A million dollars a day: this is what just one of the package delivery companies is saving in fuel due to the present low fuel prices. In fact, large fleets are saving $10 to $30 per day per vehicle in fuel, compared with what they were paying just two months ago. While this doesn’t sound like much, when you multiply it by the number of vehicles large fleets run every day – UPS alone has 101,000 delivery vehicles – it amounts to nearly $30M in savings for the holiday season alone. And if fuel prices continue in this trend, one company alone could experience over $200M in fuel cost savings for the year.
Every time I pass a gas station, I get a knot in my stomach because I feel manipulated. And I know that American transportation fleets are being manipulated. Manipulated into thinking and investing based on temporary bargain basement fuel prices. Manipulated into taking our eye off of the goal of reducing the impact of fleet trucks and buses on human health.

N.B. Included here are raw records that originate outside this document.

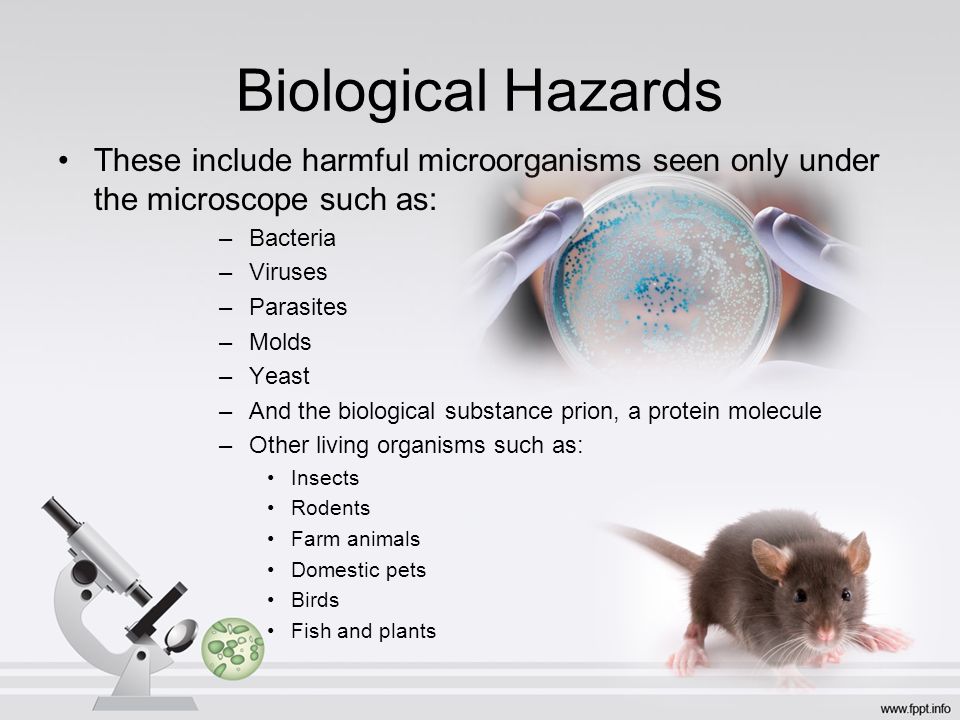 Biological Hazards

• These include harmful microorganisms seen only under the microscope such as:
– Bacteria
– Viruses
– Parasites
– Molds
– Yeast
– And the biological substance prion, a protein molecule
– Other living organisms such as:
• Insects
• Rodents
• Farm animals
• Domestic pets
• Birds
• Fish and plants

www.fppt.info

The opportunity presented by these low oil prices is tremendous: we can take this savings and spend it on emissions and fuel reduction technologies that will make a large impact on air quality as well as future profitability. Or we can bow to the manipulation and spend the savings on current dividends and bonuses, all while sacrificing future profits and leaving the health costs of coal emissions for future generations to cope with.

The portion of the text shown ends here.